*** Page extract Section Begins ***
A force of \(1200 \mathrm{~N}\) pushes a man on a bicycle forward. Air resistance pushes against him with a force of \(800 \mathrm{~N}\). If he starts from rest and is on a level road, how fast will he be moving after \(20 \mathrm{~m}\) ? The mass of the bicyclist and his bicycle is \(90 \mathrm{~kg}\).

Short Answer

Expert verified
The man on the bicycle will be moving at a speed of \(14.1 m/s\) after 20 meters.

Step by step solution

01

Calculate the net force on the bicyclist

The net force on the bicyclist is the difference between the pushing force and the resistive force. Hence, Net Force \(F_{Net}\) is the difference between the force pushing the man and the air resistance. \(F_{Net}\) = \(1200N - 800N = 400N\)
*** Page extract Section Ends ***
• [Work instructions] Print everything in the bicycle problem from "The net force on the bicyclist is" down to "800N = 400N\)", word for word.
*** Source data Section Begins ***
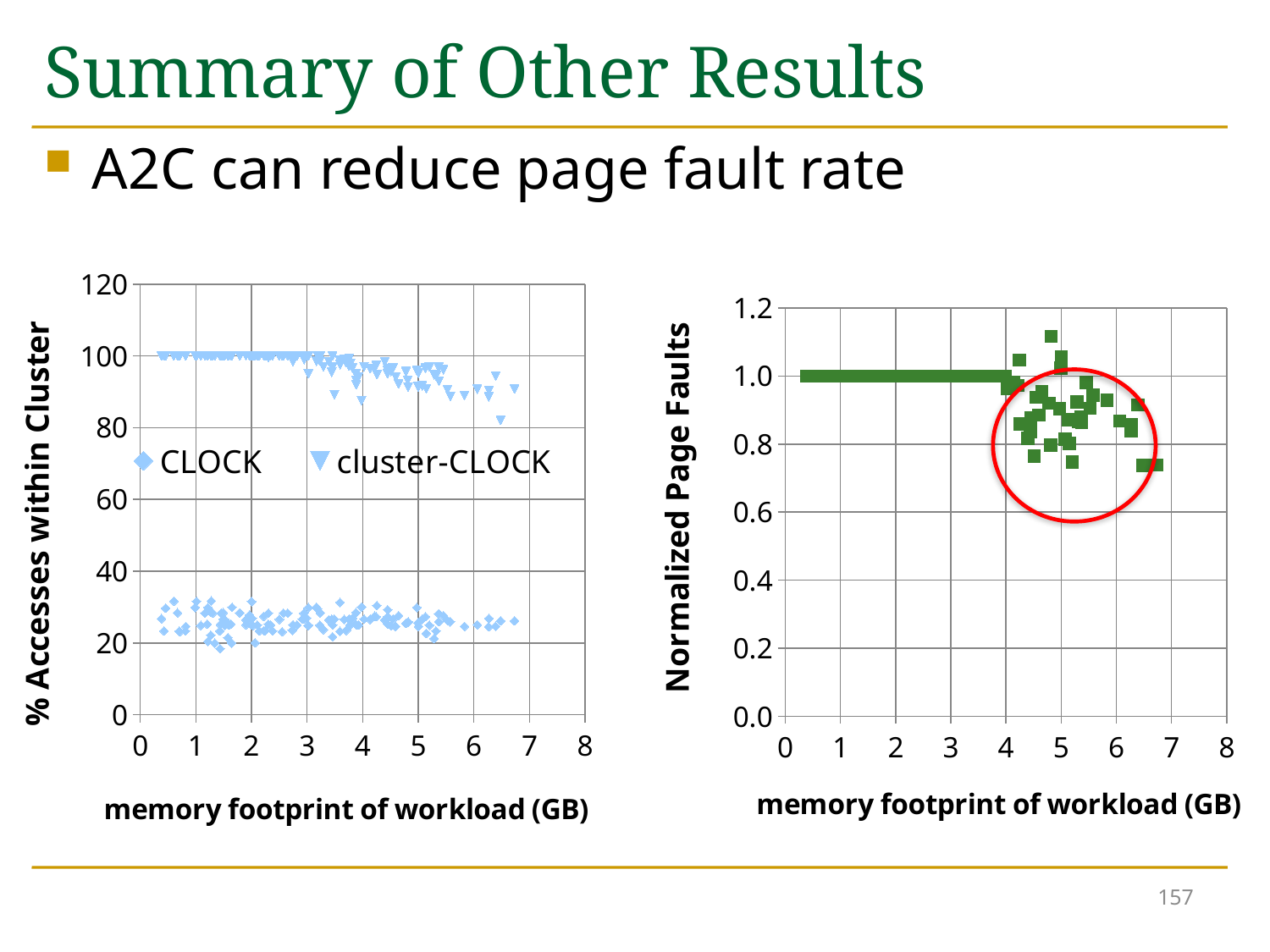
How many series does the legend of the left chart list? 2 In the right chart, are the Normalized Page Faults values for memory footprints below 4 GB greater or less than 0.8? greater In the left chart, are the CLOCK values greater or less than 40? less In the right chart, do the Normalized Page Faults values generally rise or fall as the memory footprint increases beyond 4 GB? fall What kind of chart is the right chart on the slide? scatter chart In the left chart, are the cluster-CLOCK values at a memory footprint of 1 GB greater or less than 80? greater What is the x-axis label of the left chart? memory footprint of workload (GB) What is the maximum value shown on the y-axis of the left chart? 120 What is the y-axis label of the right chart? Normalized Page Faults What kind of chart is the left chart on the slide? scatter chart In the left chart, which series has the higher % Accesses within Cluster values, CLOCK or cluster-CLOCK? cluster-CLOCK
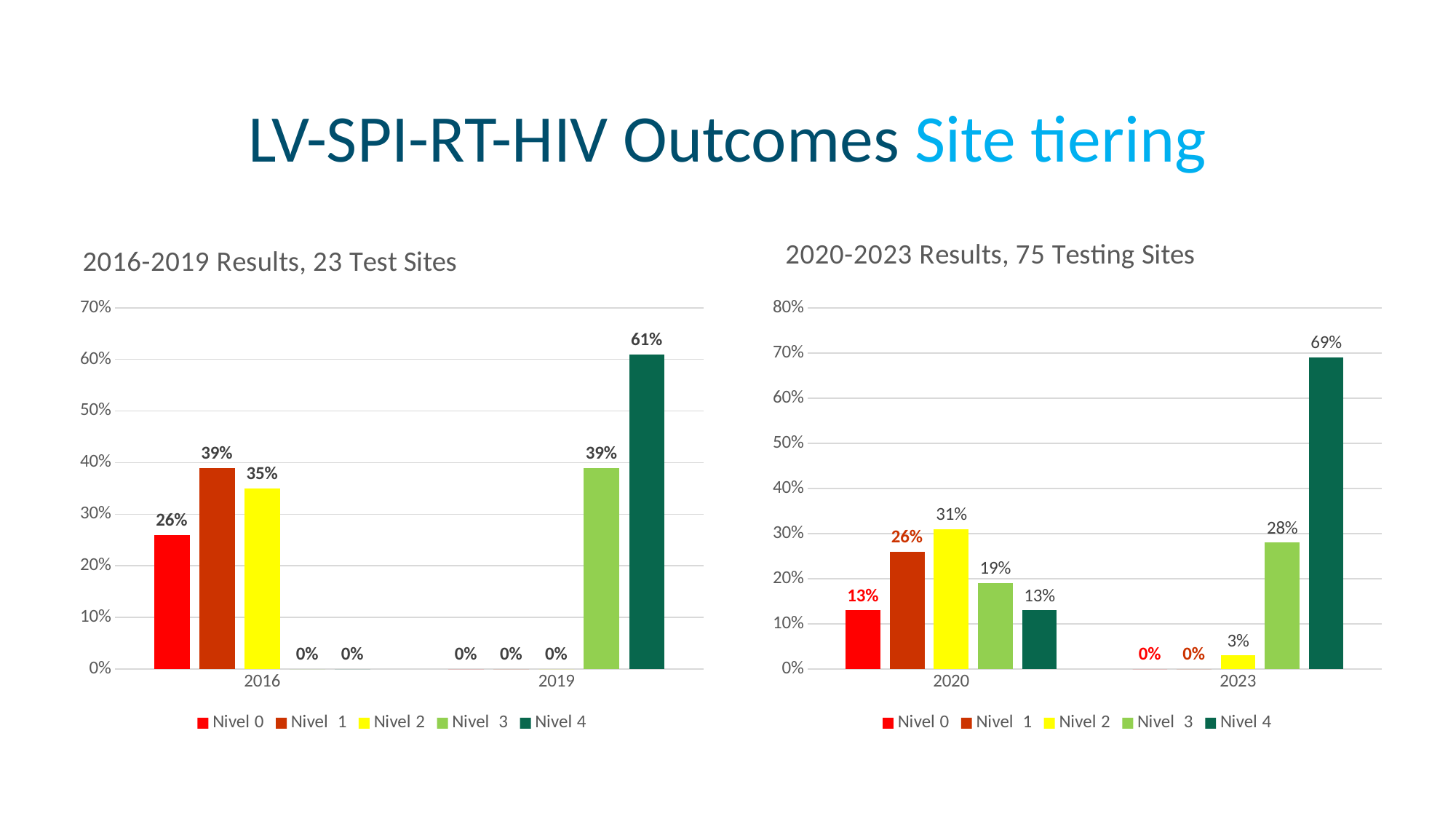
In the '2016-2019 Results, 23 Test Sites' chart, which series has the lowest value in 2016? Nivel 3 and Nivel 4 (both 0%) In the '2020-2023 Results, 75 Testing Sites' chart, which series has the highest value in 2023? Nivel 4 In the '2016-2019 Results, 23 Test Sites' chart, what is the value for Nivel 0 in 2016? 26% In the '2020-2023 Results, 75 Testing Sites' chart, what is the value for Nivel 3 in 2023? 28% In the '2020-2023 Results, 75 Testing Sites' chart, what is the difference between Nivel 4 in 2023 and Nivel 4 in 2020? 56 percentage points In the '2016-2019 Results, 23 Test Sites' chart, which is larger: Nivel 1 in 2016 or Nivel 2 in 2016? Nivel 1 in 2016 In the '2020-2023 Results, 75 Testing Sites' chart, does the value for Nivel 0 rise or fall from 2020 to 2023? Fall In the '2016-2019 Results, 23 Test Sites' chart, what is the value for Nivel 4 in 2019? 61% In the '2020-2023 Results, 75 Testing Sites' chart, what is the value for Nivel 2 in 2020? 31% What kind of chart is the '2016-2019 Results, 23 Test Sites' chart? Bar chart How many year categories are shown on the x axis of the '2016-2019 Results, 23 Test Sites' chart? 2 How many series does the legend of the '2020-2023 Results, 75 Testing Sites' chart list? 5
*** Source data Section Ends ***
• [Output of the exercise]
The net force on the bicyclist is the difference between the pushing force and the resistive force. Hence, Net Force \(F_{Net}\) is the difference between the force pushing the man and the air resistance. \(F_{Net}\) = \(1200N - 800N = 400N\)